▸ Your goal:
Substitute "company logo" for each "veolia logo" in the data below and reproduce it with nothing else altered, leaving out the pictures.

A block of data
========================================================================

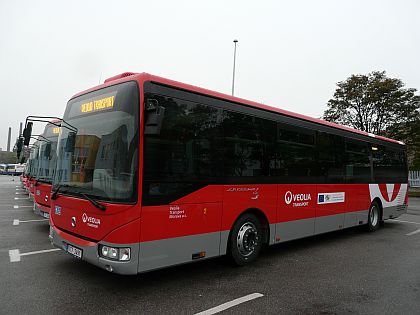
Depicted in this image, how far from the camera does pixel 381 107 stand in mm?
29203

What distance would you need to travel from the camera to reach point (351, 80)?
30891mm

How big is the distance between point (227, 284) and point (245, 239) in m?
1.06

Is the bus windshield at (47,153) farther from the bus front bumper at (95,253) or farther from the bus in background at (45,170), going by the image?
the bus front bumper at (95,253)

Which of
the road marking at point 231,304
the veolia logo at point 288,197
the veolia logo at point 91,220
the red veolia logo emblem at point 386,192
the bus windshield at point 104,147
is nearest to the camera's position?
the road marking at point 231,304

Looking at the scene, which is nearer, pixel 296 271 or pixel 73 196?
pixel 73 196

========================================================================

▸ Written answer:
Depicted in this image, how far from the camera does pixel 381 107 stand in mm?
29203

What distance would you need to travel from the camera to reach point (351, 80)?
30891mm

How big is the distance between point (227, 284) and point (245, 239) in m?
1.06

Is the bus windshield at (47,153) farther from the bus front bumper at (95,253) or farther from the bus in background at (45,170), going by the image?
the bus front bumper at (95,253)

Which of
the road marking at point 231,304
the company logo at point 288,197
the company logo at point 91,220
the red company logo emblem at point 386,192
the bus windshield at point 104,147
is nearest to the camera's position?
the road marking at point 231,304

Looking at the scene, which is nearer, pixel 296 271 or pixel 73 196?
pixel 73 196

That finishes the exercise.